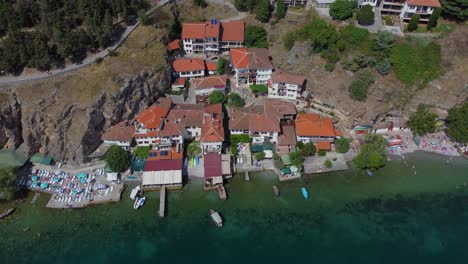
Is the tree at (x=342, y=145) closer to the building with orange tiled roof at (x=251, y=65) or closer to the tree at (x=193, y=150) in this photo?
the building with orange tiled roof at (x=251, y=65)

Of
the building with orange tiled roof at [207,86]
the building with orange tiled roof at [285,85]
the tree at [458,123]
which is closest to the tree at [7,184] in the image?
the building with orange tiled roof at [207,86]

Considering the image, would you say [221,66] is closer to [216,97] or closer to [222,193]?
[216,97]

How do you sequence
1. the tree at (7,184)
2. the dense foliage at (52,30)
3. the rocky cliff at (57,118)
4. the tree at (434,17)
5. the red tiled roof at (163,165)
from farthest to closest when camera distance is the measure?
1. the tree at (434,17)
2. the dense foliage at (52,30)
3. the rocky cliff at (57,118)
4. the red tiled roof at (163,165)
5. the tree at (7,184)

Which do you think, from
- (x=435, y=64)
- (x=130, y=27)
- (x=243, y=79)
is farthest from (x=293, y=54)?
(x=130, y=27)

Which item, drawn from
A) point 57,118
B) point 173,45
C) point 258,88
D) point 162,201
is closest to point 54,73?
point 57,118

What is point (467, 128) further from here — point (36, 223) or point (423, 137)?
point (36, 223)
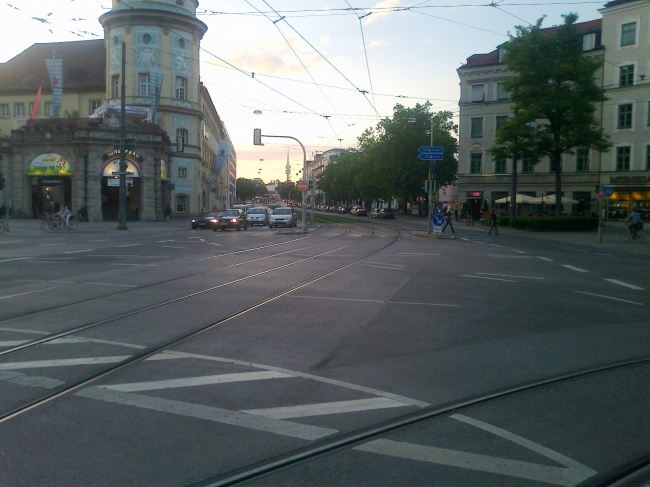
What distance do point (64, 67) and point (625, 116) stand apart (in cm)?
5821

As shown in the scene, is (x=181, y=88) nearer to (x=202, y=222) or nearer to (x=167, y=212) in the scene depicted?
(x=167, y=212)

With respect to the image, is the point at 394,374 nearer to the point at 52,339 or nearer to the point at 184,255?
the point at 52,339

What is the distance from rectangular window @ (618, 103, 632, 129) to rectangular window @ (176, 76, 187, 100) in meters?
40.2

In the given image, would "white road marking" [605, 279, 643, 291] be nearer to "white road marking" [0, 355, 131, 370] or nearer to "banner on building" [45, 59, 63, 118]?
"white road marking" [0, 355, 131, 370]

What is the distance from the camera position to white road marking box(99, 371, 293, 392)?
6.05 m

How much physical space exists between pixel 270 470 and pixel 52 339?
16.6 ft

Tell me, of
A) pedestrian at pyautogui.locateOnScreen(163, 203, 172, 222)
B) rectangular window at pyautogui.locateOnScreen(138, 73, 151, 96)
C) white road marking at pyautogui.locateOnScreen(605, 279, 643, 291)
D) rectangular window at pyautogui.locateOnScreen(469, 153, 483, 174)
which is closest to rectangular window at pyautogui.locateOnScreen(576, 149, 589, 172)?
rectangular window at pyautogui.locateOnScreen(469, 153, 483, 174)

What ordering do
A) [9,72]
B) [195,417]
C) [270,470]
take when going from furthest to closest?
[9,72] → [195,417] → [270,470]

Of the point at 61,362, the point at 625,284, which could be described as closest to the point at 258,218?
the point at 625,284

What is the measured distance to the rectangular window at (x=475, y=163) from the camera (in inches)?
2520

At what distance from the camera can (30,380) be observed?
20.4ft

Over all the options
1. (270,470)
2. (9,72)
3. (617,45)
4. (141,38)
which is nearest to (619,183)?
(617,45)

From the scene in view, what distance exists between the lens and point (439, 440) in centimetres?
483

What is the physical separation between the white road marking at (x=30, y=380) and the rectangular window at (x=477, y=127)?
201 feet
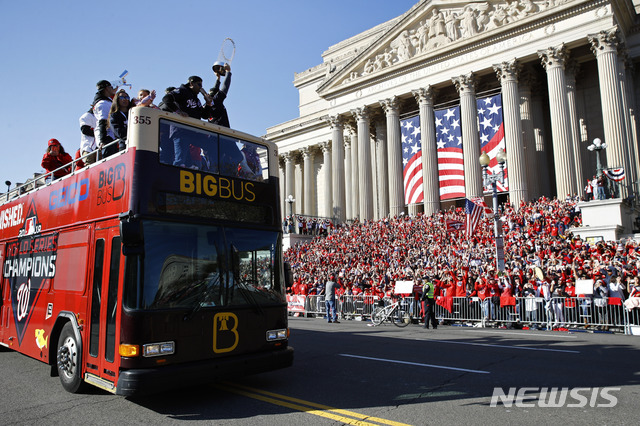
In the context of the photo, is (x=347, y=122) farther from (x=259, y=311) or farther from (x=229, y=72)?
(x=259, y=311)

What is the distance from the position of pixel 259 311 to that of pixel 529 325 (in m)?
11.9

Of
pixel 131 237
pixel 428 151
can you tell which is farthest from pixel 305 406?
pixel 428 151

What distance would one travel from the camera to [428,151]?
112ft

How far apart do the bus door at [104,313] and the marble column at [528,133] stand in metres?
29.9

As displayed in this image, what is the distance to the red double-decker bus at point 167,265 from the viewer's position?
5465 millimetres

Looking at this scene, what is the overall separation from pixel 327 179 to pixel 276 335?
40.7 m

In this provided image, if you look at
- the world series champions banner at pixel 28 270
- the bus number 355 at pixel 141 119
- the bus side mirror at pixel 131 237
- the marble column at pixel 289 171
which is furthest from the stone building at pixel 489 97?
the world series champions banner at pixel 28 270

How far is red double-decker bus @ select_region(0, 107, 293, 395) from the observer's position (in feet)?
17.9

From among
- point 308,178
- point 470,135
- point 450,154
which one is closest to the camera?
point 470,135

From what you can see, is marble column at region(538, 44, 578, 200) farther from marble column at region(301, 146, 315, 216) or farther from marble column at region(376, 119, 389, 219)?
marble column at region(301, 146, 315, 216)

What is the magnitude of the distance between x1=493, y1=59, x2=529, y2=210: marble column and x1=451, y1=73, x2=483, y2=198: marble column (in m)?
A: 2.10

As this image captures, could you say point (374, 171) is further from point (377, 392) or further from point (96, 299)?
point (96, 299)

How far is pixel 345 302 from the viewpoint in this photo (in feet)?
67.6

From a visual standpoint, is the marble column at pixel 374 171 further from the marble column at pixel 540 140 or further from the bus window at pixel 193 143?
the bus window at pixel 193 143
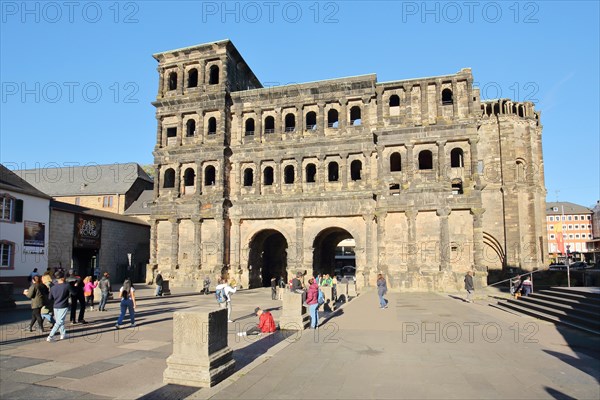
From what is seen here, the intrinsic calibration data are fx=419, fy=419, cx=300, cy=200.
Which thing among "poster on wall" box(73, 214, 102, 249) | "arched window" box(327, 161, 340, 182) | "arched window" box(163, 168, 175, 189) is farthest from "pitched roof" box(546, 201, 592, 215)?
"poster on wall" box(73, 214, 102, 249)

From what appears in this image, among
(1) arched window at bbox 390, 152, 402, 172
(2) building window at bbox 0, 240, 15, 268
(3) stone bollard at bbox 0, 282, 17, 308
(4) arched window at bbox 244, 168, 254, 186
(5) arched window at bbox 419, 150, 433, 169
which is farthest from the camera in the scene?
(4) arched window at bbox 244, 168, 254, 186

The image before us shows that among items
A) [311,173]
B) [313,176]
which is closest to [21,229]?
[311,173]

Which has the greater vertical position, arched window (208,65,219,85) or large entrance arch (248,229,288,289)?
arched window (208,65,219,85)

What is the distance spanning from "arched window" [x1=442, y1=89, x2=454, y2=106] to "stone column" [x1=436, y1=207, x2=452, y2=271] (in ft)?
27.1

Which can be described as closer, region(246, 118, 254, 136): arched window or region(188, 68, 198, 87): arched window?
region(246, 118, 254, 136): arched window

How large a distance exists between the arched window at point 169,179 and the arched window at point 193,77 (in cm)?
802

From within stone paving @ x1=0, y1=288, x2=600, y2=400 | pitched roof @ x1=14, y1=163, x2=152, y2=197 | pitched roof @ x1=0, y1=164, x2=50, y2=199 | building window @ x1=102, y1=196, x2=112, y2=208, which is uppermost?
pitched roof @ x1=14, y1=163, x2=152, y2=197

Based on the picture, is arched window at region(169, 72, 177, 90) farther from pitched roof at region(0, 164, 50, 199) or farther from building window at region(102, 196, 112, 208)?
building window at region(102, 196, 112, 208)

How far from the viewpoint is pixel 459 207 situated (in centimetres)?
2995

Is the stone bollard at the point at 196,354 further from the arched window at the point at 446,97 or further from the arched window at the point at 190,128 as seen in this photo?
the arched window at the point at 190,128

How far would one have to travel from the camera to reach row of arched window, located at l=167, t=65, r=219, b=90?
120 ft

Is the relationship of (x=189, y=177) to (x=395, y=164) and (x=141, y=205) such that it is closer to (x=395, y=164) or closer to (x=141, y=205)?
(x=395, y=164)

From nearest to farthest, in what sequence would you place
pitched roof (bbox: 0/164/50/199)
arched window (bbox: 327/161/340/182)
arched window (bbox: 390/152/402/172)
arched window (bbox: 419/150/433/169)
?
pitched roof (bbox: 0/164/50/199) < arched window (bbox: 390/152/402/172) < arched window (bbox: 419/150/433/169) < arched window (bbox: 327/161/340/182)

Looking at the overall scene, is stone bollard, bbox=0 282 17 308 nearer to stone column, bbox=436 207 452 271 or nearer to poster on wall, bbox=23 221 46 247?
poster on wall, bbox=23 221 46 247
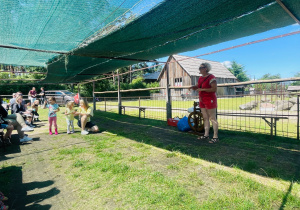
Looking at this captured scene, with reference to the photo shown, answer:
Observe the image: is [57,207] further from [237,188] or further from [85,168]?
[237,188]

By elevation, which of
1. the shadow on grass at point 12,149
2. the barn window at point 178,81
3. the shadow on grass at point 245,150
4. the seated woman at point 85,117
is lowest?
the shadow on grass at point 12,149

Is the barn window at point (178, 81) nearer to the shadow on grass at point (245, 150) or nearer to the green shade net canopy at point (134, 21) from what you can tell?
the shadow on grass at point (245, 150)

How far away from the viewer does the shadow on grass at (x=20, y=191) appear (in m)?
1.99

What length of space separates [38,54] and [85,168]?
482cm

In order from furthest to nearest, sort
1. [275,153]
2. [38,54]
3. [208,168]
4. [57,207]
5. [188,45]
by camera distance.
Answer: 1. [38,54]
2. [188,45]
3. [275,153]
4. [208,168]
5. [57,207]

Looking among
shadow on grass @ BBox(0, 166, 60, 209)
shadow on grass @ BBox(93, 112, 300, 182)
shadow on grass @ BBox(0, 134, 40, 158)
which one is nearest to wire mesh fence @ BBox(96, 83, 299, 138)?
shadow on grass @ BBox(93, 112, 300, 182)

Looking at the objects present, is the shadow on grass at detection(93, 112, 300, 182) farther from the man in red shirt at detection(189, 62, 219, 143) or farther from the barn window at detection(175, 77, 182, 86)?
the barn window at detection(175, 77, 182, 86)

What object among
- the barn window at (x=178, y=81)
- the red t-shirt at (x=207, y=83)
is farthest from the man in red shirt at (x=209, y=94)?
the barn window at (x=178, y=81)

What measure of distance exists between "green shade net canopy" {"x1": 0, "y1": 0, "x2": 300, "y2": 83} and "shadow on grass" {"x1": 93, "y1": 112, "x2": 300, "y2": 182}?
236cm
++++++++
Proszę zwrócić bez żadnych zmian wiersze rekordów od wiersza zawierającego „Looking at the objects” aż do końca rekordów, włącznie z oboma krańcami.

◆ **WYNIK ĆWICZENIA**
Looking at the objects present, is the shadow on grass at detection(93, 112, 300, 182) farther from the man in red shirt at detection(189, 62, 219, 143) or farther from the barn window at detection(175, 77, 182, 86)?
the barn window at detection(175, 77, 182, 86)

What object among
- the barn window at (x=178, y=81)
- the red t-shirt at (x=207, y=83)
is farthest from the man in red shirt at (x=209, y=94)?
the barn window at (x=178, y=81)

What measure of distance exists between "green shade net canopy" {"x1": 0, "y1": 0, "x2": 300, "y2": 83} and "shadow on grass" {"x1": 93, "y1": 112, "x2": 300, "y2": 182}?
236cm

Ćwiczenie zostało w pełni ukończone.